Recession Rebound: Stability in the Insurance Industry
The insurance industry has weathered more than a few recessionary periods. Historically, the insurance industry tends to ride out recessions better than other industries, rebounding faster and more efficiently. P&C insurance is not an elastic good and therefore is not affected as heavily by the market. Limits, coverages, and retentions may be influenced by prices driven by supply and demand, but customers are largely still required to transfer risk by purchasing some form of insurance. The importance of insurance has become embedded in our society, and it has become a beacon of security. No matter the economic outlook, people will protect their assets. This can become even more true and evident after a recession where people do not want to lose more, explaining why the industry tends to see quick rebounds after most recessions.

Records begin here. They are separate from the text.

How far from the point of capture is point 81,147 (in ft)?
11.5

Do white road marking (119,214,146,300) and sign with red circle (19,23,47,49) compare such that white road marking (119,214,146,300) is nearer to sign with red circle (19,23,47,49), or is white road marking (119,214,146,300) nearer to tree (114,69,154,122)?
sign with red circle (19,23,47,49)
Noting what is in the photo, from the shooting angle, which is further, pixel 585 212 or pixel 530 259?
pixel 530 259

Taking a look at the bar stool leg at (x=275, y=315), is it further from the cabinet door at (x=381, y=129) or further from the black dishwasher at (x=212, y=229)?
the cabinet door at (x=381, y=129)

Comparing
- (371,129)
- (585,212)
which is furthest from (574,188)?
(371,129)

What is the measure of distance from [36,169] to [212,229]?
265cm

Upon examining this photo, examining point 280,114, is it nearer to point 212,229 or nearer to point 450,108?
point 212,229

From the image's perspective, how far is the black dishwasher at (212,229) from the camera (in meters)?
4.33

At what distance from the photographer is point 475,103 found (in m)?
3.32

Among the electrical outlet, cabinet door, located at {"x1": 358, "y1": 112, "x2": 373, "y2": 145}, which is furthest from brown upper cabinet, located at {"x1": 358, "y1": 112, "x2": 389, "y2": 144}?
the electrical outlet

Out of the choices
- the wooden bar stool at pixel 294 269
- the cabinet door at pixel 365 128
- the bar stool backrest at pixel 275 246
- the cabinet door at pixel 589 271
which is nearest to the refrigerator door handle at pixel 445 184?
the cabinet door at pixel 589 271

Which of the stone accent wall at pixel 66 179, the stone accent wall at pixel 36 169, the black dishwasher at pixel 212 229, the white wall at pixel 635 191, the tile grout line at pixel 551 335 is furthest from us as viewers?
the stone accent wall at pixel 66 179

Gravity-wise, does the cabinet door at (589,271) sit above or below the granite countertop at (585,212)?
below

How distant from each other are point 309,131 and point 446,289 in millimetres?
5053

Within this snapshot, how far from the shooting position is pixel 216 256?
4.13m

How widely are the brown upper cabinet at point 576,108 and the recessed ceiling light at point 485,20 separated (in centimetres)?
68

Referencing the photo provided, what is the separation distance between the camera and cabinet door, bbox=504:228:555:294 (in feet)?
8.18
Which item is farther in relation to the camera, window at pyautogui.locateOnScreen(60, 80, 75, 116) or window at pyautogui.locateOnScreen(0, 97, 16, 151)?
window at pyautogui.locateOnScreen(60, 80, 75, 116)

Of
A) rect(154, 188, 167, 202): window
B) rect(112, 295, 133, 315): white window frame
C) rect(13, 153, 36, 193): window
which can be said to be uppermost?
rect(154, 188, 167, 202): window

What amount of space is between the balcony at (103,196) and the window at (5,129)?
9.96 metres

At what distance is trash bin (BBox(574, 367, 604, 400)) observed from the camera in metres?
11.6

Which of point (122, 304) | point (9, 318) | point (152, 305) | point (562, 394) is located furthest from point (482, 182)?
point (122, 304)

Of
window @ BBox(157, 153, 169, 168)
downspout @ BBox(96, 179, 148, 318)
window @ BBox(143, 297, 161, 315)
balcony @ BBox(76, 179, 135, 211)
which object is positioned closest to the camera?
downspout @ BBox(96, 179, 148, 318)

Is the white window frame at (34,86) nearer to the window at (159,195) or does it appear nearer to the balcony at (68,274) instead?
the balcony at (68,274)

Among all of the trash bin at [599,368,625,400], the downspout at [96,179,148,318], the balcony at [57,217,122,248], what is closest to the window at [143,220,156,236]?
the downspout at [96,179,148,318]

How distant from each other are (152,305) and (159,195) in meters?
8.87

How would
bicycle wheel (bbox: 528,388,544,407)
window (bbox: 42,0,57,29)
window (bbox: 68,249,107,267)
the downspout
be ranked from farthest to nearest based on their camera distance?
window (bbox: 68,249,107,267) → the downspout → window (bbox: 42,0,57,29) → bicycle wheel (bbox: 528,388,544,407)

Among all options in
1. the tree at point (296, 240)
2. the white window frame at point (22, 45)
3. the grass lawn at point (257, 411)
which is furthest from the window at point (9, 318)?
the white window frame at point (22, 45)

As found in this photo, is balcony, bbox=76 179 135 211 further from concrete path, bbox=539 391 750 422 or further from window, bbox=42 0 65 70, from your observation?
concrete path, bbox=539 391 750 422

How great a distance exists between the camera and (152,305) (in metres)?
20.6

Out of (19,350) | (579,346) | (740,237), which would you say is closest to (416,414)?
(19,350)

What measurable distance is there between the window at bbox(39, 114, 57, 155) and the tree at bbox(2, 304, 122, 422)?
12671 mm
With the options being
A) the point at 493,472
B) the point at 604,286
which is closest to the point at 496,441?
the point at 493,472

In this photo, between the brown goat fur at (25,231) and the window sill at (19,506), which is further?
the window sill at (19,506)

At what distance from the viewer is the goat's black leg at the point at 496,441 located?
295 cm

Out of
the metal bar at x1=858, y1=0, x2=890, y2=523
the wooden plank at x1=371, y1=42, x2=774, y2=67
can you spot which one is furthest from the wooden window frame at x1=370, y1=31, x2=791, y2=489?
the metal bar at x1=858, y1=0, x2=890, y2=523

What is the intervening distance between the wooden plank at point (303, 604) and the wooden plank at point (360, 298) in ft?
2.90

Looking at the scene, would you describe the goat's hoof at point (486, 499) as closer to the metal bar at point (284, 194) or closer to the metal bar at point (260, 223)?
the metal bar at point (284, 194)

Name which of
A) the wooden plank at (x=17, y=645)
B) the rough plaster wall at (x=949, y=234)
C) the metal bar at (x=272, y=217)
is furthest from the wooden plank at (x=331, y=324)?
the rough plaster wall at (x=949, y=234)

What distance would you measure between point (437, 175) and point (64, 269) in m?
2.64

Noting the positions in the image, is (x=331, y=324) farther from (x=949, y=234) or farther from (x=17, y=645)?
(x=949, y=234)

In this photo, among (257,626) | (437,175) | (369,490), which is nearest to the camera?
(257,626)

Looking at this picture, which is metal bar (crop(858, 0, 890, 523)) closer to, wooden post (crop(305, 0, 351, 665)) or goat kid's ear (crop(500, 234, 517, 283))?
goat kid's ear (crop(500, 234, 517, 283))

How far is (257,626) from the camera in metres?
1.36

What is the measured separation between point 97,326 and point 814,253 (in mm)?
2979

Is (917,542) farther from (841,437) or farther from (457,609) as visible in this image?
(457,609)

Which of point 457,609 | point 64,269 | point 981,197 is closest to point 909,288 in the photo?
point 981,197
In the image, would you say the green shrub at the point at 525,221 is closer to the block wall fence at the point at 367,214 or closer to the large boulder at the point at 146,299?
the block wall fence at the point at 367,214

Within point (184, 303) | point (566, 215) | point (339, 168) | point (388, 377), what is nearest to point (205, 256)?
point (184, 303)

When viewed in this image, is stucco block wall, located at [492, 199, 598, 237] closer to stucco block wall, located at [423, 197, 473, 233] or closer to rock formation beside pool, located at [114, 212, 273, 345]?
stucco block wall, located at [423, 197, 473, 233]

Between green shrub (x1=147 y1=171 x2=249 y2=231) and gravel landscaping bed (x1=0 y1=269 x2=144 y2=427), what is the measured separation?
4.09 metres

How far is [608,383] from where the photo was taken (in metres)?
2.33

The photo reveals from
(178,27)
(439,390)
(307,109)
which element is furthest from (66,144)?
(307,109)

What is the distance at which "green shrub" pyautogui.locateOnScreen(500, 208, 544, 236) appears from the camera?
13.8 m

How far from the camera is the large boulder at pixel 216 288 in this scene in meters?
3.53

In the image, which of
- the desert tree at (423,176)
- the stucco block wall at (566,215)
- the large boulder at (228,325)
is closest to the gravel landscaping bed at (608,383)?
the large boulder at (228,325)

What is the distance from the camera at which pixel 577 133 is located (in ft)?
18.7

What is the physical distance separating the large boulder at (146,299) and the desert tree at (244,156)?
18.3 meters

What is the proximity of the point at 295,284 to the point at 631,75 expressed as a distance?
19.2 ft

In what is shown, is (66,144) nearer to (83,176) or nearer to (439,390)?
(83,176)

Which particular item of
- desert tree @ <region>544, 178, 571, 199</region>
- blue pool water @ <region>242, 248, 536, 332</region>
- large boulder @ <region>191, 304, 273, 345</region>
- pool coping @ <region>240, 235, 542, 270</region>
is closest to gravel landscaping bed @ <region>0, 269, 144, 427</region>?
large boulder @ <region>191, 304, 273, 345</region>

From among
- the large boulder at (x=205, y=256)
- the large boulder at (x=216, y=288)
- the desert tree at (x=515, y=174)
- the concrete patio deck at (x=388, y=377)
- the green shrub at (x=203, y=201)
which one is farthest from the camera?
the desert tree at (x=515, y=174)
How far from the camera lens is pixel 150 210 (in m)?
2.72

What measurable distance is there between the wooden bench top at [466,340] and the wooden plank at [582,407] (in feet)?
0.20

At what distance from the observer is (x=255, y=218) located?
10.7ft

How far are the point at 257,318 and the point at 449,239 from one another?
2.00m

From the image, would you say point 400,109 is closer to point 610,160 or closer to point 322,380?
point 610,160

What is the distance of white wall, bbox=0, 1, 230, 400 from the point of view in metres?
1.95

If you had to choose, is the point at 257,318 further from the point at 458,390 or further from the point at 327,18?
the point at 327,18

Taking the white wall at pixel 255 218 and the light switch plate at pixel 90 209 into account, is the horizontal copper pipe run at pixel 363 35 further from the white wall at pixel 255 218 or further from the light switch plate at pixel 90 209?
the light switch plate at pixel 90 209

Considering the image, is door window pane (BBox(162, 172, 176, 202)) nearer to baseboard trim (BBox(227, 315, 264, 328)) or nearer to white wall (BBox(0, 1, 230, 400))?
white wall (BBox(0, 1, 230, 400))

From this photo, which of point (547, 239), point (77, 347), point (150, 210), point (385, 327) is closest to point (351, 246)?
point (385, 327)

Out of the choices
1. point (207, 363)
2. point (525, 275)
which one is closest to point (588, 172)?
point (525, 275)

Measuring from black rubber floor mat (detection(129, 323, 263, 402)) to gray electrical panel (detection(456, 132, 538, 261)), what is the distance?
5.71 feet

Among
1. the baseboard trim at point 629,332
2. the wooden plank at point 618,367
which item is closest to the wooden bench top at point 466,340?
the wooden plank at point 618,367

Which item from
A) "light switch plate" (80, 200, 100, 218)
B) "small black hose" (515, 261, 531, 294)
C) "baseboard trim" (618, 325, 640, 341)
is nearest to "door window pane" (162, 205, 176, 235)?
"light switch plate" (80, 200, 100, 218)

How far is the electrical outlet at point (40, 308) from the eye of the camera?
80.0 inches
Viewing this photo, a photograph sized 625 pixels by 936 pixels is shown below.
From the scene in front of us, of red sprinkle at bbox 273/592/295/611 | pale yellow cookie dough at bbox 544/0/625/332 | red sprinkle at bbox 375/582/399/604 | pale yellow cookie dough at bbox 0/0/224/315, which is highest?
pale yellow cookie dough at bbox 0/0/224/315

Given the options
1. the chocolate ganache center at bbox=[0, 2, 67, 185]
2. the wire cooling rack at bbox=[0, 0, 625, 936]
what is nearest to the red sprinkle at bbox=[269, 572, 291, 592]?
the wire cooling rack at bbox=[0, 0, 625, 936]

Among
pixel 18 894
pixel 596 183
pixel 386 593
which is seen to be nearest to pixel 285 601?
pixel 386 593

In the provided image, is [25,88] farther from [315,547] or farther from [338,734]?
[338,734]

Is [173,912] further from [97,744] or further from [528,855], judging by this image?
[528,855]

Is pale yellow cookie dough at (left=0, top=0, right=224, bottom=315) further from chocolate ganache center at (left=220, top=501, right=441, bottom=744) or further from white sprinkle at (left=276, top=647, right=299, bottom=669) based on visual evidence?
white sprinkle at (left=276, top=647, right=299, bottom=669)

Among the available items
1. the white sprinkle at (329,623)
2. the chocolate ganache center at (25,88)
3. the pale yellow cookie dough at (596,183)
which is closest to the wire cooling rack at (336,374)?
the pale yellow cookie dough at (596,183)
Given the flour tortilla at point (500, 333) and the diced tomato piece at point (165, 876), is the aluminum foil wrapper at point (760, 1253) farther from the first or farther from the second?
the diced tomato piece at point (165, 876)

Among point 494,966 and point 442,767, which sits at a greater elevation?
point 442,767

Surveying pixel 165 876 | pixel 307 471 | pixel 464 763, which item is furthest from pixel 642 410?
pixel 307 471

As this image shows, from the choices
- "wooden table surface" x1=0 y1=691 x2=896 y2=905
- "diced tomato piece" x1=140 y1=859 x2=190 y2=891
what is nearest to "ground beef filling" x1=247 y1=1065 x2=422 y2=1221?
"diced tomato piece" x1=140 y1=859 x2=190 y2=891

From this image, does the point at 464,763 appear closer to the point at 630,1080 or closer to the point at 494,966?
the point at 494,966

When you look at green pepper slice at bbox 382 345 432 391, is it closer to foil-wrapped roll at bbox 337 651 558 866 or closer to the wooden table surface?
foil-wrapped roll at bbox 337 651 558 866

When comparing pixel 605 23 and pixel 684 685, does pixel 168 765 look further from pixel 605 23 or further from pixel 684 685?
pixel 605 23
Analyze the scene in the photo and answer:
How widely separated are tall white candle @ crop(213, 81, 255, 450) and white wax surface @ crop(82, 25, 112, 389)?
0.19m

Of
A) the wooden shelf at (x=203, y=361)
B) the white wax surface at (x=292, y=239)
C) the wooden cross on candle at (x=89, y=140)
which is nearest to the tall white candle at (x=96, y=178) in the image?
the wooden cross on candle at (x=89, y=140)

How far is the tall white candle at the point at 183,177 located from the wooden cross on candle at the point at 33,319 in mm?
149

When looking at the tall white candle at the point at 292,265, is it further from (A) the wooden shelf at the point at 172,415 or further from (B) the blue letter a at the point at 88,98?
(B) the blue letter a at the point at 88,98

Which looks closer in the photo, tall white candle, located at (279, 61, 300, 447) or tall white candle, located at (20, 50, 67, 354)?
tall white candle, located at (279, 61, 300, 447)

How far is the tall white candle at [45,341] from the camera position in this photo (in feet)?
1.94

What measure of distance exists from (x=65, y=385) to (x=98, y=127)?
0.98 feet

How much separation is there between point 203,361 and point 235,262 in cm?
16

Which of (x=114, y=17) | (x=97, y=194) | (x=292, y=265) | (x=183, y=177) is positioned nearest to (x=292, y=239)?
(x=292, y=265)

An example of this can be seen following the brief 2020 recession. In comparing MarshBerry’s public broker stock composite’s performance to major indices such as the Dow Jones Industrial Average or S&P 500, the public brokers index saw a quicker recovery and higher returns following the 2020 recession.
A stock’s beta measures volatility relative to the overall market and indicates how much the stock is expected to fluctuate based on current market trends. Industries with betas over 1.0 are more volatile than the market as a whole, while those under 1.0 are less volatile than the larger market (or a large index like the S&P 500). A beta of one means the industry will likely track to the market. P&C insurance ranks low on the spectrum at 0.86, coming in below other industries such as real estate, investment management, and computer services.